ROC Curves are used to see how well your classifier can separate positive and negative examples and to identify the best threshold for separating them.

To be able to use the ROC curve, your classifier has to be ranking - that is, it should be able to rank examples such that the ones with higher rank are more likely to be positive. For example, Logistic Regression outputs probabilities, which is a score you can use for ranking.

Drawing ROC curve

Given a data set and a ranking classifier:

  • order the test examples by the score from the highest to the lowest
  • start in $(0, 0)$
  • for each example $x$ in the sorted order
    • if $x$ is positive, move $1/\text{pos}$ up
    • if $x$ is negative, move $1/\text{neg}$ right

where $\text{pos}$ and $\text{neg}$ are the fractions of positive and negative examples respectively.

This nice gif-animated picture should illustrate this process clearer

building the curve

On this graph, the $y$-axis is true positive rate, and the $x$-axis is false positive rate. Note the diagonal line - this is the baseline, that can be obtained with a random classifier. The further our ROC curve is above the line, the better.

Area Under ROC

area under roc

The area under the ROC Curve (shaded) naturally shows how far the curve from the base line. For the baseline it's 0.5, and for the perfect classifier it's 1.

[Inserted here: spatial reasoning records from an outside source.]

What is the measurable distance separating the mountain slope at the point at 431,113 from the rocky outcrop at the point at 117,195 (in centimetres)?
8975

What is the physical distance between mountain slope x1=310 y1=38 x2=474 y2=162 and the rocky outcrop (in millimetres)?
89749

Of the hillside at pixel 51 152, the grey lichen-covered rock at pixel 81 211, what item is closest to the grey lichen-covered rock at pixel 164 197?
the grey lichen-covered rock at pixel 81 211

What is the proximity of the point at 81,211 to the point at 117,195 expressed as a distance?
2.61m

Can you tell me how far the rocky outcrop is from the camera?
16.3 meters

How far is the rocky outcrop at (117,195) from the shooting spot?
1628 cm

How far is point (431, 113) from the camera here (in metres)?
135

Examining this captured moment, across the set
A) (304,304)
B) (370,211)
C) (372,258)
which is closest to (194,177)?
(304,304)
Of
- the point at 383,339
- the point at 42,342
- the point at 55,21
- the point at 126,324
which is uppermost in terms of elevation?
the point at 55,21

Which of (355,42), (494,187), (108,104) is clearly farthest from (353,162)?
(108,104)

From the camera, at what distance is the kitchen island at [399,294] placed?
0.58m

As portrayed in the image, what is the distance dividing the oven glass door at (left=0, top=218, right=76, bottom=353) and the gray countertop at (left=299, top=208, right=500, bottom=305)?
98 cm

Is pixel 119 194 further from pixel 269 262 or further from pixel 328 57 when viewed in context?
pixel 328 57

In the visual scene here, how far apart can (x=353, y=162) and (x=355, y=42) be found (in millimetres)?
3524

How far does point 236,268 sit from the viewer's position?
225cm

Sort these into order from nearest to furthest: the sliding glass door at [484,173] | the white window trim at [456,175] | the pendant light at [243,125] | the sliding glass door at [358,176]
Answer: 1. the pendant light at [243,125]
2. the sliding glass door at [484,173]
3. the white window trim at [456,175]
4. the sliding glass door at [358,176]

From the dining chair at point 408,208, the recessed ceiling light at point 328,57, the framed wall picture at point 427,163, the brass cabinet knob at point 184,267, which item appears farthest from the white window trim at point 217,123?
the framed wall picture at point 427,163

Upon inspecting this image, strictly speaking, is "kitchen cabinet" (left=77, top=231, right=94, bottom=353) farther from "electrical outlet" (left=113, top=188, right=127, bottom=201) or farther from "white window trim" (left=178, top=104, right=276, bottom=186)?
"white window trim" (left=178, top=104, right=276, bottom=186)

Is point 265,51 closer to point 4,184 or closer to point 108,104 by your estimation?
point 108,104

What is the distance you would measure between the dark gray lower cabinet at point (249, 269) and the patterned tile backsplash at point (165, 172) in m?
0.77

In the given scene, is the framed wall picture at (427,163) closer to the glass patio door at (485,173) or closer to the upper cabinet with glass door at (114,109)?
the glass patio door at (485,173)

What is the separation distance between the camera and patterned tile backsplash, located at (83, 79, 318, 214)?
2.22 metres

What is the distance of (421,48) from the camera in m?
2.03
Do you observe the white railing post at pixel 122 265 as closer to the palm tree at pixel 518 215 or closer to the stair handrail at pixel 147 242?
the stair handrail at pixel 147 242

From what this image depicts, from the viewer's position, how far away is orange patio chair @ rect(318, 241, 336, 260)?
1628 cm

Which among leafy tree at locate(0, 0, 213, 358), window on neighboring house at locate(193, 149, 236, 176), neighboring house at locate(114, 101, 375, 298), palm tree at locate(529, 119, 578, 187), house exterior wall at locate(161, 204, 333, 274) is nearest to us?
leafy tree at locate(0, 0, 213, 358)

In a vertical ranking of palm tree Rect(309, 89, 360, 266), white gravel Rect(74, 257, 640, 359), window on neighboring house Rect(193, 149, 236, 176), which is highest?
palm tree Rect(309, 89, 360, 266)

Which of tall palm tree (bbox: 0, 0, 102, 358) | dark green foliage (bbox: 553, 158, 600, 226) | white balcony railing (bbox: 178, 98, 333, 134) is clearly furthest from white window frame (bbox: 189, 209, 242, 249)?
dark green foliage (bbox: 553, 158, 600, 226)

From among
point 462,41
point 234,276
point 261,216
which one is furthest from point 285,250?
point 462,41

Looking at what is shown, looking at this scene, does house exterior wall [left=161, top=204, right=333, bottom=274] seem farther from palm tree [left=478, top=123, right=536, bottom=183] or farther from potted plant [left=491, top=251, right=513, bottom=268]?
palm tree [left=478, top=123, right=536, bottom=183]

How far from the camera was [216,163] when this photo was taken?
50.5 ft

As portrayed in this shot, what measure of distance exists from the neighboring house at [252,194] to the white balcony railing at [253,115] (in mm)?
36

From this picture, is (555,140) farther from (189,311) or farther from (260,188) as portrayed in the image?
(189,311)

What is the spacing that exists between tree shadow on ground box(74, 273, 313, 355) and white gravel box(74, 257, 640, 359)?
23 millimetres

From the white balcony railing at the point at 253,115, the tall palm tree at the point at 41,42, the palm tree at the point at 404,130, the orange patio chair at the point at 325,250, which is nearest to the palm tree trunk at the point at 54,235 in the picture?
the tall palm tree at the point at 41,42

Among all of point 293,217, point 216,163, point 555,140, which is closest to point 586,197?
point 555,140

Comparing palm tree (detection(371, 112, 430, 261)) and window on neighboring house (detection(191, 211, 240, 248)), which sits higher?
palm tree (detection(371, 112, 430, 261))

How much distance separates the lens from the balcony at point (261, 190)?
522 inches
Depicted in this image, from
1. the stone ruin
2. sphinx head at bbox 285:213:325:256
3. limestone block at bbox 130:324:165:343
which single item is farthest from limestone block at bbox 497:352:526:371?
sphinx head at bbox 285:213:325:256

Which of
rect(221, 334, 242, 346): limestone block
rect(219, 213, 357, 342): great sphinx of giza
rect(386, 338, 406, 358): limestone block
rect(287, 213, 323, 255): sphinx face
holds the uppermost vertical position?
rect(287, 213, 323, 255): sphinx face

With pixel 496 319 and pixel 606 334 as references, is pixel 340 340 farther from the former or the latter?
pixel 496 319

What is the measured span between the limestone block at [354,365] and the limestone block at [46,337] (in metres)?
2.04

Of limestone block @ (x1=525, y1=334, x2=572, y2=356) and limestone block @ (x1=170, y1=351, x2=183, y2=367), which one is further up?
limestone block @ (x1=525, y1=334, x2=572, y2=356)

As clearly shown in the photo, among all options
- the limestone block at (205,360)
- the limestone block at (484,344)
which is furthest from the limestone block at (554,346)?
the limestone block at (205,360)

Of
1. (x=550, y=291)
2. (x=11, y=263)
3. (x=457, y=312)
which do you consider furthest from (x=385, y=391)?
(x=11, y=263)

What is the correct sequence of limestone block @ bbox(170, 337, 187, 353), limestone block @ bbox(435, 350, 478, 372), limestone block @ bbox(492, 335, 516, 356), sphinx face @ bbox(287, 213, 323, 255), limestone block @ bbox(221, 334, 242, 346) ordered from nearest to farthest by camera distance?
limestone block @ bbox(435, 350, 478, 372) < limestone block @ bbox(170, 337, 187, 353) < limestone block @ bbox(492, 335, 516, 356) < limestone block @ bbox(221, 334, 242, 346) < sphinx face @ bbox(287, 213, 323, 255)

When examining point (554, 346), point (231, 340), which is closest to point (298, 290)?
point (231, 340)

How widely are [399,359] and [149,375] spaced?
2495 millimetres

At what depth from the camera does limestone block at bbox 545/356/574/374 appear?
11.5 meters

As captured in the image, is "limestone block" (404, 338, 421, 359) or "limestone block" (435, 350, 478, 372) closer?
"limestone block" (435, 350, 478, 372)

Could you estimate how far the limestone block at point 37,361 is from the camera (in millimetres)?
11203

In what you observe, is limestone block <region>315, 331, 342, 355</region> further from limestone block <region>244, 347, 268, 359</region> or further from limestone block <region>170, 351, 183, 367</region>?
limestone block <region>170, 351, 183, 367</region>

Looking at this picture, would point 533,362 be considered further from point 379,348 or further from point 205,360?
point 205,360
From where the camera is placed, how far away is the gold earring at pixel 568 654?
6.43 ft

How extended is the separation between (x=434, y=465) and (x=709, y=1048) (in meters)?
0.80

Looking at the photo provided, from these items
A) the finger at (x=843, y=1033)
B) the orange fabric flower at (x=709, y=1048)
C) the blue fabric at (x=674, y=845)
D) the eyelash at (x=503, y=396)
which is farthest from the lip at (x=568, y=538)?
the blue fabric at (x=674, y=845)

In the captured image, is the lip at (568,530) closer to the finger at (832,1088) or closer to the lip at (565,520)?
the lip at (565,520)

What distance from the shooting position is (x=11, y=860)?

You can read more about AUC ROC in this question: What does AUC stand for and what is it?

Selecting the Best Threshold

I'll outline briefly the process of selecting the best threshold, and more details can be found in the reference.

To select the best threshold you see each point of your ROC curve as a separate classifier. This mini-classifiers uses the score the point got as a boundary between + and - (i.e. it classifies as + all points above the current one)

Depending on the pos/neg fraction in our data set - parallel to the baseline in case of 50%/50% - you build ISO Accuracy Lines and take the one with the best accuracy.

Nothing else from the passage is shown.